## What the exercise asks:
Return every line of the rows below that contains the string "bbox", treating uppercase and lowercase letters as different.

## Supplied information:
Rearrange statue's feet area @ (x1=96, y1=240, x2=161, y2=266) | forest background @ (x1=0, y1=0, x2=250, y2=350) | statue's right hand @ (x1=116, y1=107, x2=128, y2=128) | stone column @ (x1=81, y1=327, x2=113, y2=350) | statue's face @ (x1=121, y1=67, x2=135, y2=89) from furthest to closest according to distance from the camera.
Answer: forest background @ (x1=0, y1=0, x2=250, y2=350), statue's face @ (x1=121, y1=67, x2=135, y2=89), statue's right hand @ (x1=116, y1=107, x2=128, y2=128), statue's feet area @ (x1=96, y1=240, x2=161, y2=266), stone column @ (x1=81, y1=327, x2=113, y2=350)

* * *

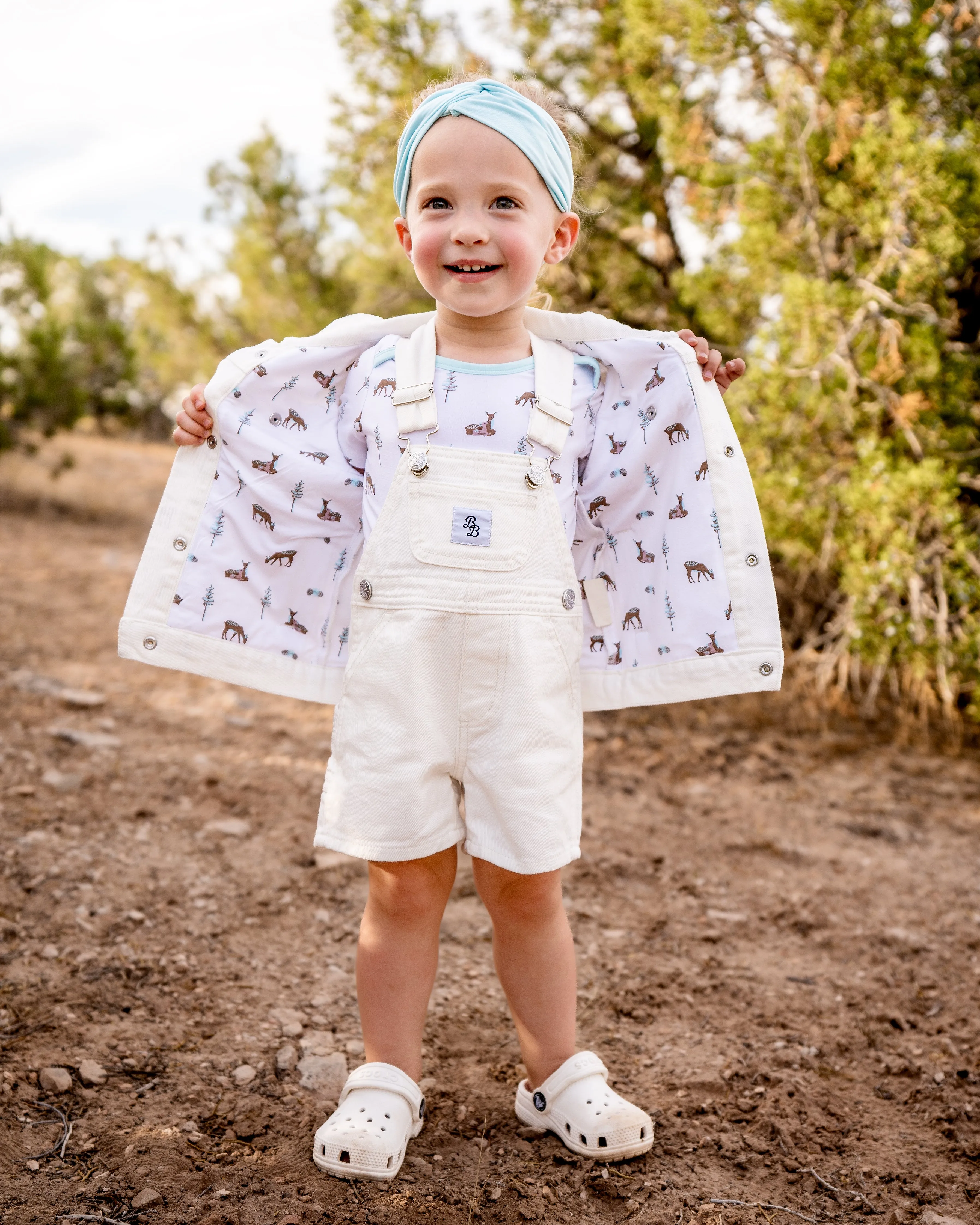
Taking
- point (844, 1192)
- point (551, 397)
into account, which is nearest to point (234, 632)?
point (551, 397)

* * *

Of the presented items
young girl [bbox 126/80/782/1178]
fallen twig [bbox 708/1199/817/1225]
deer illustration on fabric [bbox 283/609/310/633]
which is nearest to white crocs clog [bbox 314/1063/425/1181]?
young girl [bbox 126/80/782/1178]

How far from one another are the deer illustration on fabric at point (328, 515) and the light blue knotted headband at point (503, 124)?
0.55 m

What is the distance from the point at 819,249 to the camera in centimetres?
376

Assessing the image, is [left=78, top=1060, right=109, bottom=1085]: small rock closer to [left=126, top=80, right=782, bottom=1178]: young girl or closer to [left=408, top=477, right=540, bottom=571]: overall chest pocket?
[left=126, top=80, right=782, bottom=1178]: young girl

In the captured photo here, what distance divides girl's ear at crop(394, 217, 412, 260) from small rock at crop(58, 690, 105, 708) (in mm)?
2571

## Answer to this problem:
young girl [bbox 126/80/782/1178]
fallen twig [bbox 708/1199/817/1225]
deer illustration on fabric [bbox 283/609/310/633]
which is nearest to white crocs clog [bbox 314/1063/425/1181]?
young girl [bbox 126/80/782/1178]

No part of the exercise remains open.